Uitvoerbaar bij voorraad
4.5.
De moeder heeft verzocht om de beslissing uitvoerbaar bij voorraad te verklaren. Dat wil zeggen dat de beslissing meteen kan worden uitgevoerd, ook al wordt er hoger beroep ingesteld. De rechtbank zal dit verzoek afwijzen. De ambtenaar van de burgerlijke stand kan de geboorteakte namelijk pas aanpassen (door een latere vermelding toe te voegen aan de geboorteakte) wanneer de beslissing onherroepelijk is.

5.De beslissing

De rechtbank:
5.1.
vernietigt de erkenning van:
[de man], geboren op [geboortedatum 2] 1994 in [geboorteplaats 2] ,
van het kind:
[minderjarige] ;
5.2.
wijst de verzoeken voor het overige af.
Dit is de beslissing van de rechtbank, genomen door mr. E.A.A. van Kalveen, kinderrechter, in samenwerking met mr. H.E. Broersma, griffier. De beslissing is in het openbaar uitgesproken op 18 oktober 2024.

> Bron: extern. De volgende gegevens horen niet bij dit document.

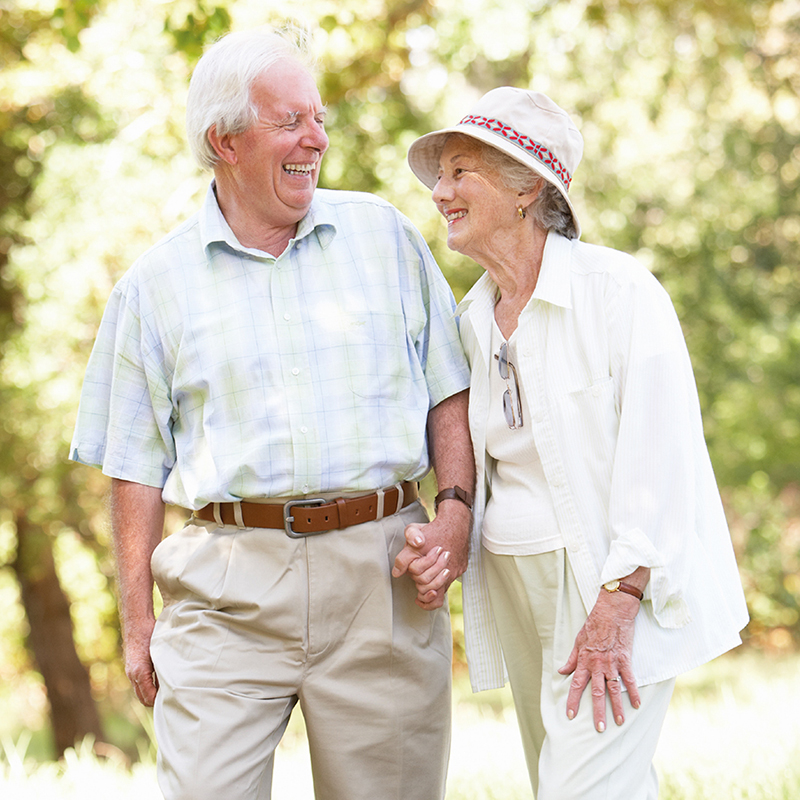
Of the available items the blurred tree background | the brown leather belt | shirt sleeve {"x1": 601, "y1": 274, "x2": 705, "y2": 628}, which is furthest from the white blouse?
the blurred tree background

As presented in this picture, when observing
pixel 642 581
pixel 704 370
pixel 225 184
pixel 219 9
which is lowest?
pixel 704 370

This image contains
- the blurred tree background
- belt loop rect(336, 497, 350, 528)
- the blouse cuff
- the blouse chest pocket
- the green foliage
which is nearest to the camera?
the blouse cuff

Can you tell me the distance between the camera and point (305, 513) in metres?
2.48

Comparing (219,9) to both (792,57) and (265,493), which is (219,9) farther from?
(792,57)

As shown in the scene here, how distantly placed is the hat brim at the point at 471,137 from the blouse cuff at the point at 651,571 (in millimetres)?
794

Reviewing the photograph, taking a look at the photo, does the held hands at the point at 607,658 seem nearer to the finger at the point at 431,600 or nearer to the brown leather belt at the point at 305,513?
the finger at the point at 431,600

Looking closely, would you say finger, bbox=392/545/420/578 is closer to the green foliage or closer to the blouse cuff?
the blouse cuff

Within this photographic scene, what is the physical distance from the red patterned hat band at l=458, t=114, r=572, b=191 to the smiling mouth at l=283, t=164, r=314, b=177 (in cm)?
45

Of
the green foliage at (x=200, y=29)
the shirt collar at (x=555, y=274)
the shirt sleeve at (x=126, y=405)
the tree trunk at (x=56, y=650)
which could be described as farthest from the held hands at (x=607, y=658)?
the tree trunk at (x=56, y=650)

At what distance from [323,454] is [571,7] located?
6042 millimetres

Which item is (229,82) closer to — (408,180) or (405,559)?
(405,559)

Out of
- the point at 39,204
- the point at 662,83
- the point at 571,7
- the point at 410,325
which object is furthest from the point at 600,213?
the point at 410,325

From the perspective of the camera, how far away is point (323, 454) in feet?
8.16

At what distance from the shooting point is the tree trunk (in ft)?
31.0
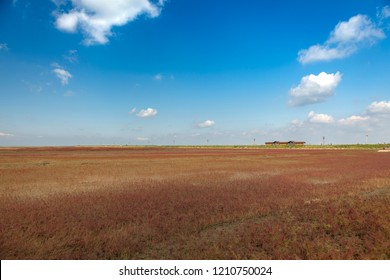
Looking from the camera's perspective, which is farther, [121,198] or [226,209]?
[121,198]

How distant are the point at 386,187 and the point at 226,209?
12380mm

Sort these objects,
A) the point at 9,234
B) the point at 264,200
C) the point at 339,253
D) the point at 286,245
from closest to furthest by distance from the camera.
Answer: the point at 339,253 → the point at 286,245 → the point at 9,234 → the point at 264,200

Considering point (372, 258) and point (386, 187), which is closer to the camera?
point (372, 258)

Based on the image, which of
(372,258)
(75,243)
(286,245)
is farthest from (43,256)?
(372,258)

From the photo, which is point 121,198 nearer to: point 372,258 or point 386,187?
point 372,258

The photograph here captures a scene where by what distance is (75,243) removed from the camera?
8.86 metres

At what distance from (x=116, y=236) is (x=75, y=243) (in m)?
1.28

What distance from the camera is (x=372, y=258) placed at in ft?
23.7

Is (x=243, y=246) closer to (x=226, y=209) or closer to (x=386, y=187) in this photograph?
(x=226, y=209)

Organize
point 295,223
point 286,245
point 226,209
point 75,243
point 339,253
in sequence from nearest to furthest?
point 339,253 → point 286,245 → point 75,243 → point 295,223 → point 226,209

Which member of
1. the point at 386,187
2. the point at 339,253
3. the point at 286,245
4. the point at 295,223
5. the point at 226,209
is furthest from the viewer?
the point at 386,187

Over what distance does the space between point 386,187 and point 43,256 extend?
786 inches
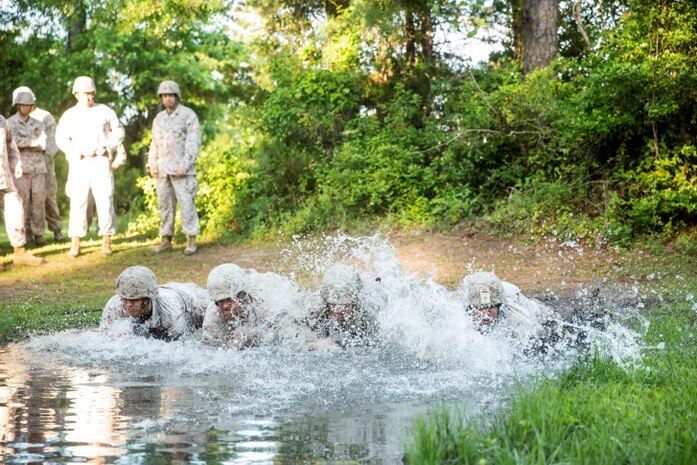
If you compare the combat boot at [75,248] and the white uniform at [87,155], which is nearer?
the white uniform at [87,155]

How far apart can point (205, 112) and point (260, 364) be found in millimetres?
23155

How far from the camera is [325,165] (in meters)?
20.1

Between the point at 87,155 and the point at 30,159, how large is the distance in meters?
2.28

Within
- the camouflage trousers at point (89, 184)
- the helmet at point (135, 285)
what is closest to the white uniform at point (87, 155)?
the camouflage trousers at point (89, 184)

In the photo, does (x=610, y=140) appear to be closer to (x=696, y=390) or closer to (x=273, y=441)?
(x=696, y=390)

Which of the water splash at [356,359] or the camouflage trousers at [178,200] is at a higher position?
the camouflage trousers at [178,200]

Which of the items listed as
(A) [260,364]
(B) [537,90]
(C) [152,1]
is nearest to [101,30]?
(C) [152,1]

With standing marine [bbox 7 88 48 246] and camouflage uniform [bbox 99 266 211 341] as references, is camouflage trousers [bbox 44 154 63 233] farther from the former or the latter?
camouflage uniform [bbox 99 266 211 341]

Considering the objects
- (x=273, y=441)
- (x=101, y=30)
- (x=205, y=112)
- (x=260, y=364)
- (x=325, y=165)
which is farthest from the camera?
(x=205, y=112)

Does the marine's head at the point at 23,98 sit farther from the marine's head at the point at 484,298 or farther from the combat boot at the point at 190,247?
the marine's head at the point at 484,298

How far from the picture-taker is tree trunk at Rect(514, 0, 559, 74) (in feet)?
60.5

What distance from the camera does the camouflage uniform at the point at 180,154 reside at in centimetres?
1761

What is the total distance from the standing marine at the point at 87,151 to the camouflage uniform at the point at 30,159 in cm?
177

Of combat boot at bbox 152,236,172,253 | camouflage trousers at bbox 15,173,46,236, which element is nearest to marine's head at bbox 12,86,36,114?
camouflage trousers at bbox 15,173,46,236
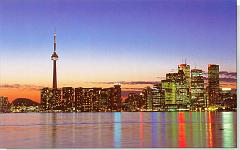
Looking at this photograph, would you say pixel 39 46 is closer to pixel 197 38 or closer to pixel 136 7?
pixel 136 7

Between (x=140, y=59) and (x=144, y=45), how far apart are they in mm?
761

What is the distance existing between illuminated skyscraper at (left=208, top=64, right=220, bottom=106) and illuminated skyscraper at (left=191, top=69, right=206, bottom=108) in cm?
21

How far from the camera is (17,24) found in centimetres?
1282

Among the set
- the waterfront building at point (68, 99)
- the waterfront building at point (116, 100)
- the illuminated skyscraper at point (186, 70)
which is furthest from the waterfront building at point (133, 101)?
the waterfront building at point (68, 99)

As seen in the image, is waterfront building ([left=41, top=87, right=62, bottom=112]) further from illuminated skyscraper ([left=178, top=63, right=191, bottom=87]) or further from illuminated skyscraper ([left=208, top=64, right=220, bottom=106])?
illuminated skyscraper ([left=208, top=64, right=220, bottom=106])

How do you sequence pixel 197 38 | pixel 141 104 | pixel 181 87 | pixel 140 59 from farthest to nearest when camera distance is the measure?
pixel 141 104 < pixel 181 87 < pixel 197 38 < pixel 140 59

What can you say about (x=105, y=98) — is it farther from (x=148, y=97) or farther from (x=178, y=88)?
(x=178, y=88)

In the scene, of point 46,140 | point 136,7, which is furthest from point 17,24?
point 46,140

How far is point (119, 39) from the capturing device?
44.2 ft

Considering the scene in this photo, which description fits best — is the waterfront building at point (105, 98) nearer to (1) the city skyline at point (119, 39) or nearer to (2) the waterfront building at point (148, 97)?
(2) the waterfront building at point (148, 97)

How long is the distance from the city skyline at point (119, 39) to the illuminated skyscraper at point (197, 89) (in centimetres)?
59

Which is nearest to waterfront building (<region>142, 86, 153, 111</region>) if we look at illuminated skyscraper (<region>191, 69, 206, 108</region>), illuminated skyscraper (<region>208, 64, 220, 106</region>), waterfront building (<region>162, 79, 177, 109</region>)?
waterfront building (<region>162, 79, 177, 109</region>)

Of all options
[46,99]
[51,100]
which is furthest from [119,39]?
[51,100]

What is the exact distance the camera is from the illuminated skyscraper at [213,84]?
13.0 meters
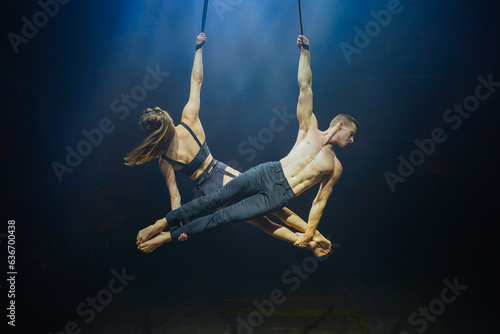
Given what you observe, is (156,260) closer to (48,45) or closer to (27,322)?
(27,322)

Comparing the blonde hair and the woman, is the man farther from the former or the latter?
the blonde hair

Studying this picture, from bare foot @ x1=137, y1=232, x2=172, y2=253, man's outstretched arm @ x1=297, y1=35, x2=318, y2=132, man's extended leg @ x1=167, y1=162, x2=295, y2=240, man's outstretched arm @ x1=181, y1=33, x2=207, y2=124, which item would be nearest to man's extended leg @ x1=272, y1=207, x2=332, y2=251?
man's extended leg @ x1=167, y1=162, x2=295, y2=240

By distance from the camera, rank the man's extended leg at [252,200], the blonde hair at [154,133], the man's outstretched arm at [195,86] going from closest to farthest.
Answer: the man's extended leg at [252,200], the blonde hair at [154,133], the man's outstretched arm at [195,86]

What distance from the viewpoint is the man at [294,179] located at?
3754 mm

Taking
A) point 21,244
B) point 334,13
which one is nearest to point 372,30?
point 334,13

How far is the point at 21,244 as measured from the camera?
4.89 metres

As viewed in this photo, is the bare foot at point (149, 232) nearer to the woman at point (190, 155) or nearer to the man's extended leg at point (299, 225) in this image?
the woman at point (190, 155)

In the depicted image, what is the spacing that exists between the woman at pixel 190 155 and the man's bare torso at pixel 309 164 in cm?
36

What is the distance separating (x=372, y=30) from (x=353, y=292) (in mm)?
3666

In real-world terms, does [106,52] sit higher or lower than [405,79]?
higher

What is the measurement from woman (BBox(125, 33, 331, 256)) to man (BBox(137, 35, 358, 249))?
0.17 metres

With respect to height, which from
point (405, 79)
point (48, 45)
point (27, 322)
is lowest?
point (405, 79)

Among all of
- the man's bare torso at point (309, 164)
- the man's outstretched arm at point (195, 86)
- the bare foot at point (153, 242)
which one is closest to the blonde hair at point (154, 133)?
the man's outstretched arm at point (195, 86)

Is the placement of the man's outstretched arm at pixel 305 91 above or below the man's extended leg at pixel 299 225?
above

Tegen deze beschikking kan - voor zover er definitief is beslist - door tussenkomst van een advocaat hoger beroep worden ingesteld bij het gerechtshof Arnhem -Leeuwarden. De verzoekende partij en verschenen belanghebbenden dienen het hoger beroep binnen de termijn van drie maanden na de dag van de uitspraak in te stellen. Andere belanghebbenden dienen het beroep in te stellen binnen drie maanden na de betekening van deze beschikking of nadat deze hun op andere wijze bekend is geworden.